You create a single
Sqoop import command that imports data from diverse data sources, such as a relational
database, into HDFS.
You enter the Sqoop import command on the command line of your cluster to import data
from a data source into HDFS. In HDFS, you can perform ETL on the data, move the data into
Hive, and query the data. The import command needs to include the database URI, database
name, and connection protocol, such as jdbc:mysql:
and the data to import.
Optionally, the command can include parallel processing directives for performant data
transfer, the HDFS destination directory for imported data, data delimiters, and other
information. The default directory is used if you do not specify another location. Fields
are comma-delimited and rows are line-delimited.You can test the import statement before
actually executing it.
- Apache Sqoop is installed and configured.
-
Create an import command that specifies the Sqoop connection to the data source you
want to import.
- If you want to enter a password for the data source on the command line, use
the
-P
option in the connection string.
- If you want to specify a file where the password is stored, use the
--password-file
option.
Password on command line:
sqoop import --connect jdbc:mysql://db.foo.com/bar \
<data to import> \
--username <username> \
-P
Specify password file:
sqoop import --connect jdbc:mysql://db.foo.com/bar \
--table EMPLOYEES \
--username <username> \
--password-file ${user.home}/.password
-
Specify the data to import in the command.
- Import an entire table.
- Import a subset of the columns.
- Import data using a free-form query.
Entire table:
sqoop import \
--connect jdbc:mysql://db.foo.com/bar \
--table EMPLOYEES
Subset of columns:
sqoop import \
--connect jdbc:mysql://db.foo.com/bar \
--table EMPLOYEES \
--columns "employee_id,first_name,last_name,job_title"
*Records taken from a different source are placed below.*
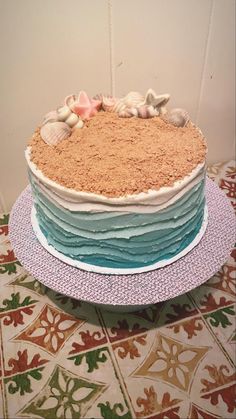 there is a cake that has shells on it and sand in the top layer, along with seashells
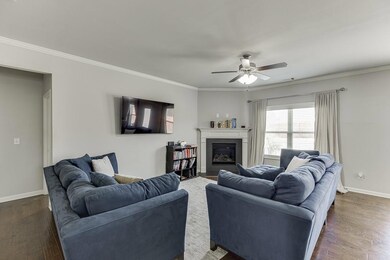 Living area with dark wood finished floors, crown molding, a ceiling fan, and a glass covered fireplace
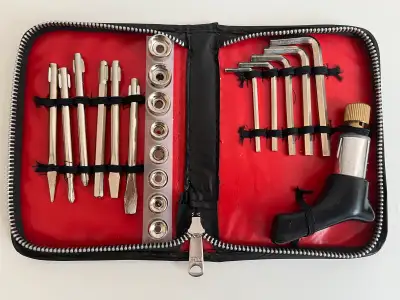 20-piece tool set, including an assortment of screwdriver heads, sockets, and Allen keys all in a co...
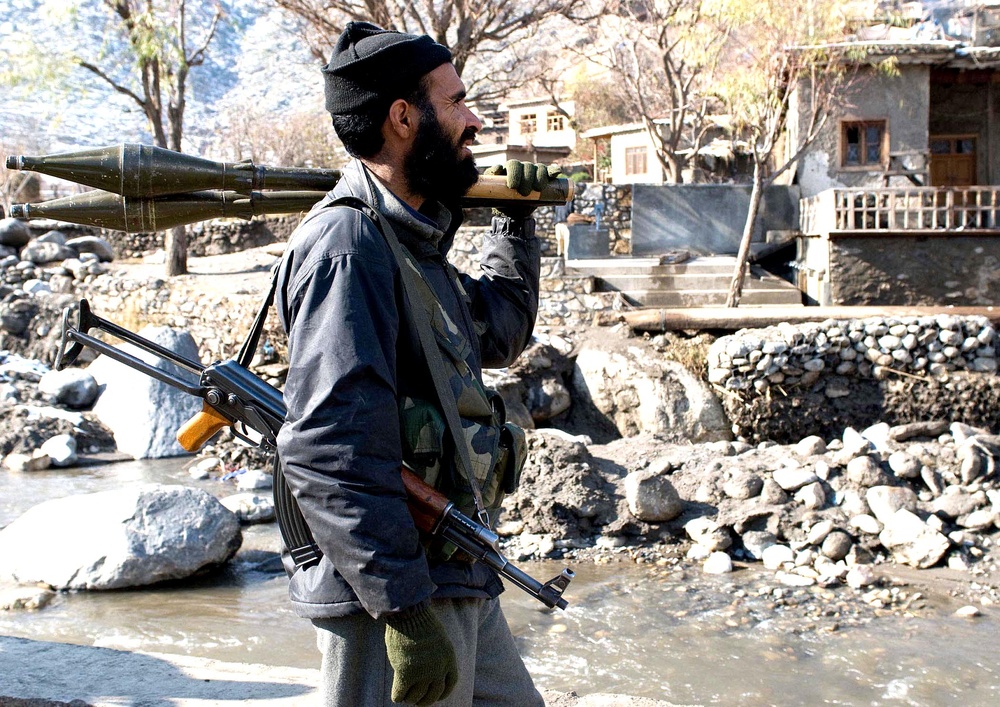Afghan Police Officer Patrols with Rocket-Propelled Grenades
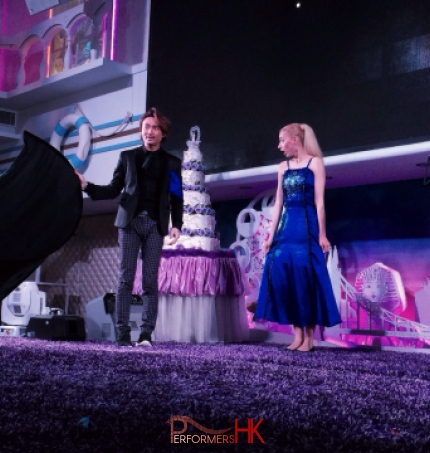 Magician in Hong Kong standing in front of a wedding cake ,holding a black cloth ,performing stage magic with is assistant who wearing a blue dress at a corporate event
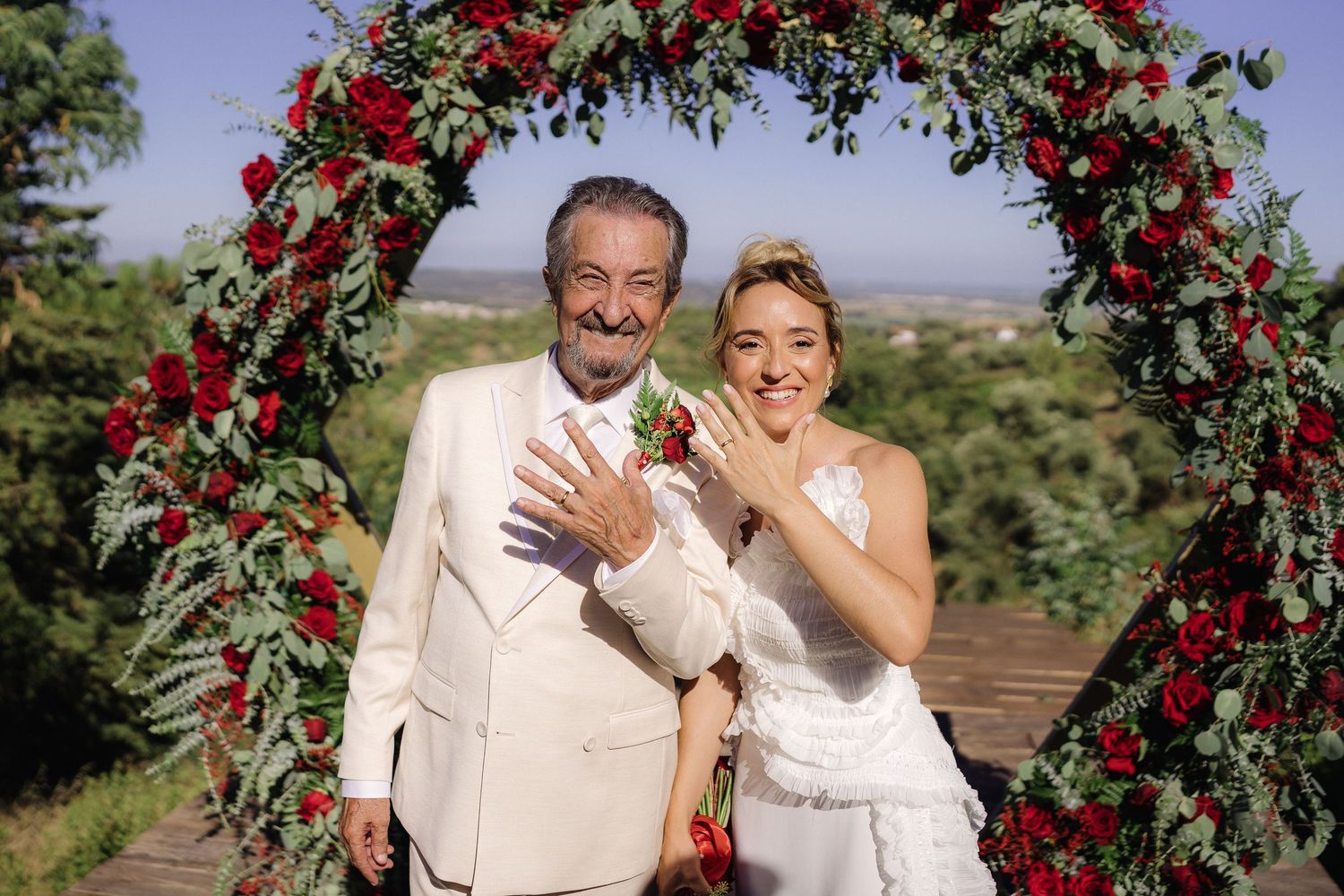 Wedding couple laughing under a floral arch decorated with red roses and greenery.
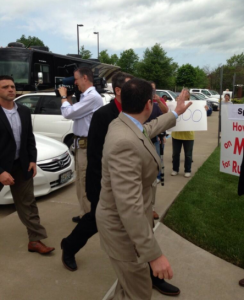 Jones says hello to Medicaid protesters before walking into one of his events. (Photo by Collin Reischman)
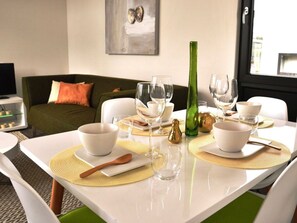 Ein Esstisch ist gedeckt mit weißen Schüsseln, Gläsern und einer grünen Flasche, im Hintergrund ein grünes Sofa und ein Gemälde.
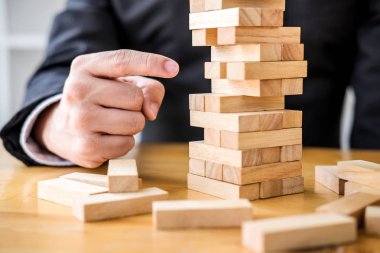 Alternatif risk planı ve büyüme kar iş, Genç zeki işadamı ahşap oyun oynamak için bir strateji executive sipariş ahşap blok kule üzerinde eller.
Free-form query to import the latest data:
sqoop import \
--connect jdbc:mysql://db.foo.com/bar \
--table EMPLOYEES \
--where "start_date > '2018-01-01'"
-
Specify the destination of the imported data using the
--target-dir
option.
This command appends data imported from the MySQL EMPLOYEES table to the output
files in the HDFS target directory using default text file delimiters.
sqoop import \
--connect jdbc:mysql://db.foo.com:3600/bar \
--table EMPLOYEES \
--where "id > 100000" \
--target-dir /incremental_dataset \
--append
This command splits imported data by column and specifies importing the data
into output files in the HDFS target directory.
sqoop import \
--connect jdbc:mysql://db.foo.com:3600/bar \
--query 'SELECT a.*, b.* \
FROM a JOIN b on (a.id == b.id) \
WHERE $CONDITIONS' \
--split-by a.id \
--target-dir /user/foo/joinresults
This command executes once and imports data serially using a single map task as
specified by the -m 1 options:
sqoop import \
--connect jdbc:mysql://db.foo.com:3600/bar \
--query \
'SELECT a.*, b.* \
FROM a \
JOIN b on (a.id == b.id) \
WHERE $CONDITIONS' \
-m 1 \
--target-dir /user/foo/joinresults
-
Optionally, specify write parallelism in the import statement to execute a
number of map tasks in parallel:
- Set mappers: If the source table has a primary key, explicitly set the number
of mappers using
--num-mappers
.
- Split by: If primary keys are not evenly distributed, provide a split key
using
--split-by
- Sequential: If you do not have a primary key or split key, import data
sequentially using
--num-mappers 1
or
--autoreset-to-one-mapper
in query.
- Setting mappers evenly splits the primary key range of the source table.
- Split by evenly splits the data using the split key instead of a primary
key.
-
Optionally, test the import command before execution using the eval option.
sqoop eval --connect jdbc:mysql://db.foo.com:3306/bar \
--query "SELECT * FROM employees LIMIT 10"
The output of the select statement appears.